Barzani ve Papa

Barzani ve Papa

HÜSEYİN ÖZTÜRK

Ruhumun senden İlahî, şudur ancak emeli:

Değmesin mabedimin göğsüne namahrem eli.

Bu ezanlar ki şehadetleri dinin temeli,

Ebedî, yurdumun üstünde benim inlemeli.

İstiklal Marşı. Mehmet Akif Ersoy!

14. Papa Efendi, Haçlı dünyasının 1700 yıllık özlemini İznik'te yaptığı ayinle alırken, aklımdan İstiklal Marşı'nın bu dörtlüğü geçti.

725 yıldır beş vakit ezanın ve salaların okunduğu İslam şehrinde, İslam başkentinde Papa, Allah'a şirk koşarak ayin yaptı.

Devletimiz ve Müslüman milletimiz; hangi dinden, dilden, ırktan olursa olsun, ihanet içerisinde olmayan tüm insanlığa bağrını, sofrasını, evini açan bir millet ve devlettir.

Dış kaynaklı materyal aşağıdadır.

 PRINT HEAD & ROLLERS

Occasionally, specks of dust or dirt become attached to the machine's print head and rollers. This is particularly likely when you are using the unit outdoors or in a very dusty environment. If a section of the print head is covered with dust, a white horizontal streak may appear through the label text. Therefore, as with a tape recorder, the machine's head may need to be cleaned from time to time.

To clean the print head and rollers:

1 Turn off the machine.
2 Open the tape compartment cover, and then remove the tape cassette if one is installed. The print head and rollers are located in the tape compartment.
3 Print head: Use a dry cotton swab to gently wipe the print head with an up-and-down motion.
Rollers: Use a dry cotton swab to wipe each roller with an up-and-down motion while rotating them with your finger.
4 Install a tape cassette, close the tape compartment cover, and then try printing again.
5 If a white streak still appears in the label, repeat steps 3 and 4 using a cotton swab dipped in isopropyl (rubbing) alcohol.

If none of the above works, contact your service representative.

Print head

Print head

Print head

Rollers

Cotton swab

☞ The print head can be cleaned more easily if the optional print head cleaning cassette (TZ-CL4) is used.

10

Ziyaret tamam ama ayine de müsaade edilmemeliydi. Bu arada 725 yıl dedim fakat bu senenin içerisinden 18 yılı çıkaralım.

Neden Malum CHP'nin diktatörlüğü döneminde, 1932 yılında başlayan ve 1950'de merhum Adnan Menderes'in iktidarına kadar süren 18 yıl, ezanın aslı gibi okunması yasaktı.

Evet, Papa'nın ziyareti bütün dünyada Haçlı zihniyetini coştururken, yeniden bir umut doğdu. Tabii içimizdeki malum mihraklara da umut oldu.

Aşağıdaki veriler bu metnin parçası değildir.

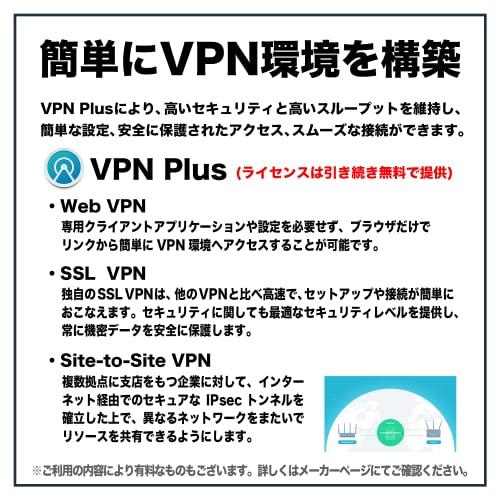 簡単にVPN環境を構築

VPN Plusにより、高いセキュリティと高いスループットを維持し、簡単な設定、安全に保護されたアクセス、スムーズな接続ができます。

VPN Plus (ライセンスは引き続き無料で提供)

・Web VPN
専用クライアントアプリケーションや設定を必要せず、ブラウザだけでリンクから簡単に VPN 環境へアクセスすることが可能です。

・SSL VPN
独自のSSL VPNは、他のVPNと比べ高速で、セットアップや接続が簡単におこなえます。セキュリティに関しても最適なセキュリティレベルを提供し、常に機密データを安全に保護します。

・Site-to-Site VPN
複数拠点に支店をもつ企業に対して、インターネット経由でのセキュアな IPsec トンネルを確立した上で、異なるネットワークをまたいでリソースを共有できるようにします。

※ご利用の内容により有料なものもございます。詳しくはメーカーページにてご確認ください。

Barzani'nin Şırnak'taki gösterisi ne kadar büyük skandal ise Papa'nın İznik ayini de aynı seviyede değerlendirilebilir.

Barzani'nin Türkiye'ye dost olması mümkün değildir. Menfaati olmadığı müddetçe ABD'nin, İngiltere'nin uydusu olarak daima bize karşı düşmanca tavır aldığı ve alacağı geçmişte görüldü halen de görülmektedir. Geçelim.

Mesela Papa'ya eşlik edenler, 1920 yılında Yunanlıların İznik'te yaptıkları yıkımlara, yangınlara, yağmaya, hatta Ayasofya'ya yaptıklarını gösterebilseydiler.

Bu kadar misafirperverlik, Hilal düşmanlığından vazgeçmeyen kimselere karşı bir hayli fazlaydı. Tamam, sevgi ve hoşgörü şiarımızdır lakin sınırı aşınca zehre dönüşür.

Papa'nın ve papalığın bize hayrı dokunmayacağı ve hayır gelmeyeceği asırlardır ortada iken, sıradan bir ziyaretmiş gibi algı çekmek ve bu algıya inanmak gerçekten acı.